____ RECORDS FOR PROCESSING
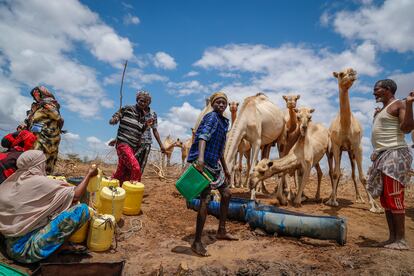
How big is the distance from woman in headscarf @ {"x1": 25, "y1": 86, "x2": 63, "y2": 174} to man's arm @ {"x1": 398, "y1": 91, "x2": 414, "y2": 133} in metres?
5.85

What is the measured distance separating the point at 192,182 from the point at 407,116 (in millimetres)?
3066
________
____ RECORDS FOR PROCESSING
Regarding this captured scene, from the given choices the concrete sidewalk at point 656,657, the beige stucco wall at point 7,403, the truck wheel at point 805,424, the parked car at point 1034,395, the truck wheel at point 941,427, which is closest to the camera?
________
→ **PROBLEM TO SOLVE**
Collect every line from the records above that contains the word "distance", and copy each of those lines in full.

→ **RESULT FOR THIS TASK**
How big is the distance from woman in headscarf @ {"x1": 25, "y1": 86, "x2": 63, "y2": 174} to man's arm @ {"x1": 398, "y1": 91, "x2": 414, "y2": 133} in metres?
What is the measured distance separating the point at 192,182 from the point at 407,116 (in millimetres)?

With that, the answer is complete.